What is usually a two- or three-day wait for parts has stretched out to more than a week, sometimes complicating buggy construction, he said, adding they try to keep an inventory of parts.
“We stock most parts. You can’t sell it if you don’t have it,” Andrew said.
The family also builds and sells jog carts — one-person carts that resemble racing sulkies — used to exercise a family’s carriage horses, he said.
The horses, typically bay standardbreds, need to be kept in condition so they can pull a buggy, loaded with a family, to church on Sunday or go to the store for the weekly grocery shopping, Andrew said.
Other Geauga County residents are used to seeing the uniformly black buggies on the road and in the parking lots at area stores.

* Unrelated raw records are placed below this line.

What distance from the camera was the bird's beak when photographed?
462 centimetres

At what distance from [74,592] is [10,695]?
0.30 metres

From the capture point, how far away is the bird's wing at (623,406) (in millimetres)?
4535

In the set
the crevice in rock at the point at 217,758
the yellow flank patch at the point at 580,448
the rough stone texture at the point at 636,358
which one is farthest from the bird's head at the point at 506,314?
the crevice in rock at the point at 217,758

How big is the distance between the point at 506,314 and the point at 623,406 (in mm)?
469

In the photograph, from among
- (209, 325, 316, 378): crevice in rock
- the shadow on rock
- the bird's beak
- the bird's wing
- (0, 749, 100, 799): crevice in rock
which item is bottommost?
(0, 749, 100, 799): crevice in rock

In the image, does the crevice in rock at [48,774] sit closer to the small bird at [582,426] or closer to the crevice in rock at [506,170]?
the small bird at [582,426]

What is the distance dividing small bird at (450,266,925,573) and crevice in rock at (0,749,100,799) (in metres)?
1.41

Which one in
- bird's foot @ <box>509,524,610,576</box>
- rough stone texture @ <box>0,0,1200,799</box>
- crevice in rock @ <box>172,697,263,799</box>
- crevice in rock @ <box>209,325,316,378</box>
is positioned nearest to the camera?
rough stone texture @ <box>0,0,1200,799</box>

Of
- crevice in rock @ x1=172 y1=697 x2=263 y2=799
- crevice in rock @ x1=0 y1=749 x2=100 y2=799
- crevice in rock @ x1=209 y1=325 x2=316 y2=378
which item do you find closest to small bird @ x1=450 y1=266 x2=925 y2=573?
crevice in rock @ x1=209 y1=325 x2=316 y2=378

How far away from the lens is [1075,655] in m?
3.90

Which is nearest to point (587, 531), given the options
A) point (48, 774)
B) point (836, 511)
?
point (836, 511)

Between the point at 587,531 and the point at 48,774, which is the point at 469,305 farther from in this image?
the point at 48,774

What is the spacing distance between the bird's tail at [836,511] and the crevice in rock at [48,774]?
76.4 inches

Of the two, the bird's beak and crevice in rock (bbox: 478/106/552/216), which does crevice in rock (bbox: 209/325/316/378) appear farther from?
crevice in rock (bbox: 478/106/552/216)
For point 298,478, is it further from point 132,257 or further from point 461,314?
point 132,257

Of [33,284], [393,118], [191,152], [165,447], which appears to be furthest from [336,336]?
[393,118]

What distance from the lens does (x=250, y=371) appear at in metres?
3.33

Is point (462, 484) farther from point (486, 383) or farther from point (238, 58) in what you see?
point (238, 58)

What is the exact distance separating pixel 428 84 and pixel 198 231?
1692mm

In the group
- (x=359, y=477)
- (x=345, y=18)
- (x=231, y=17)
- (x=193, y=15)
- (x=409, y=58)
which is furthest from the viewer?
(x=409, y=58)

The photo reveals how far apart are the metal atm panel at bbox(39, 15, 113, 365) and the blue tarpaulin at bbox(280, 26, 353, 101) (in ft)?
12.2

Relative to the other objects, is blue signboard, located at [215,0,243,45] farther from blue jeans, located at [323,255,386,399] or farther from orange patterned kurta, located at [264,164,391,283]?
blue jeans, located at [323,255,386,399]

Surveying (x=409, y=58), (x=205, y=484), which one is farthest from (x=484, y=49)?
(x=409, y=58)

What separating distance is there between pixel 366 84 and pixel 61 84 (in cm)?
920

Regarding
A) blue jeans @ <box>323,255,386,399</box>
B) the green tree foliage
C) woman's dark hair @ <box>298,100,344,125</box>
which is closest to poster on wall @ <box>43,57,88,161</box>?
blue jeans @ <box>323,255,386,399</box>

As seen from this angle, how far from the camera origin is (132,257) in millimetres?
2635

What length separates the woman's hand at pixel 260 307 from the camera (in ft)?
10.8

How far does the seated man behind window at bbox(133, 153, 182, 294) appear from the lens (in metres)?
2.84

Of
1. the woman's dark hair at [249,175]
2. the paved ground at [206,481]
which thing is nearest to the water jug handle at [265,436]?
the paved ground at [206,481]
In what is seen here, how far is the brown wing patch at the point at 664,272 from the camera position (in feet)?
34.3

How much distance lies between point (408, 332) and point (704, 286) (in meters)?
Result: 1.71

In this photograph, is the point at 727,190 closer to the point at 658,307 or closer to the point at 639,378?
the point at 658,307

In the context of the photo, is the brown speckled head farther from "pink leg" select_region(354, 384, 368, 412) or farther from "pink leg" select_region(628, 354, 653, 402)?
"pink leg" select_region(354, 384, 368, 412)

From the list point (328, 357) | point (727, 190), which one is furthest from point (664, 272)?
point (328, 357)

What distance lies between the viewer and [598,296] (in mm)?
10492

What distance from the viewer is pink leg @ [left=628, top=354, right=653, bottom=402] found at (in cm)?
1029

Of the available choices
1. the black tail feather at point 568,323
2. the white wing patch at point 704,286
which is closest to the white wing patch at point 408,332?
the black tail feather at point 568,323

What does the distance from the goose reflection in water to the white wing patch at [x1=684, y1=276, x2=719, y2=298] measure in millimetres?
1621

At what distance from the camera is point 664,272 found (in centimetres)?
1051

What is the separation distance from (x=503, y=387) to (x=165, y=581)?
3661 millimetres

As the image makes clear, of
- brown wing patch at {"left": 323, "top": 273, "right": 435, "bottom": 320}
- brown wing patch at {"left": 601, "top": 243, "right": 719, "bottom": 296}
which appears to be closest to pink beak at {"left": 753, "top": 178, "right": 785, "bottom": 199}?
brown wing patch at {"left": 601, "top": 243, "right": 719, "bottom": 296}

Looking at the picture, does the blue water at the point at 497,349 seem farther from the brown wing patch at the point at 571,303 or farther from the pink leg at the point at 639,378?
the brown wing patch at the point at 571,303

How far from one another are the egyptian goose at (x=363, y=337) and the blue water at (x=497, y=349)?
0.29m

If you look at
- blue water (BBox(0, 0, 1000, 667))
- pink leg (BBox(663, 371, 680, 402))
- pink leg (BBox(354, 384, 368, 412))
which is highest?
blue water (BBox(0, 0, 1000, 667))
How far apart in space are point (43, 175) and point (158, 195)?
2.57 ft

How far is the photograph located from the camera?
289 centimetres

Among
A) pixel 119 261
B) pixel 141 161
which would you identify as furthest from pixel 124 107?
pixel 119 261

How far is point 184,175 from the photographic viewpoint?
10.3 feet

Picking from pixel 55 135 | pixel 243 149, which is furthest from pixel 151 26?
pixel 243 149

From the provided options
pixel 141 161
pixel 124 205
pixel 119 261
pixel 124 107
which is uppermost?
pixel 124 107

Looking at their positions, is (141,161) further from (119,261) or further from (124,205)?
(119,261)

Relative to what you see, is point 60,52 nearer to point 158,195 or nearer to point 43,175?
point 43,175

While some may have more fluorescent tape on the back and front so they are more visible to faster-moving traffic after dark, buggies in the Middlefield settlement are mostly identical. Some are single-seat for two people, while others have a back seat and each has a storage space in the rear. But all are black.
“That’s the way it has always been,” Albert said.
John started the business about 40 years ago. Albert worked building houses for 20 years and when John was ready to step back in 2014, Albert and Andrew built the 5,000-square-foot shop to accommodate the growing business.
Albert said for the five to construct and deliver 10 new buggies per month and make repairs to a few more can be a challenge, but they work to meet the demand that continues to increase.
“No local carriage shop around puts out the number of buggies we do,” he said. “It’s busy.”
The main part of the building that can hold 10 buggies in various stages of construction has office space and a wide shed down one side. Across the workshop is an addition where wheels and shafts lean neatly against a wall and half a dozen jog carts are lined up with their shafts up in the air.
A wagon, waiting for some attention, is parked in the side yard.
“We need all the room we have,” Albert said.
But they don’t need to worry about decorating a show room or customizing carriages for their Amish customers. There are only a few options and next year’s models won’t be different from last year’s models.
Albert is comfortable with the tradition his family is carrying on in the community.
“We’ve added lights, but the style and shape are the same as they have always been,” he said.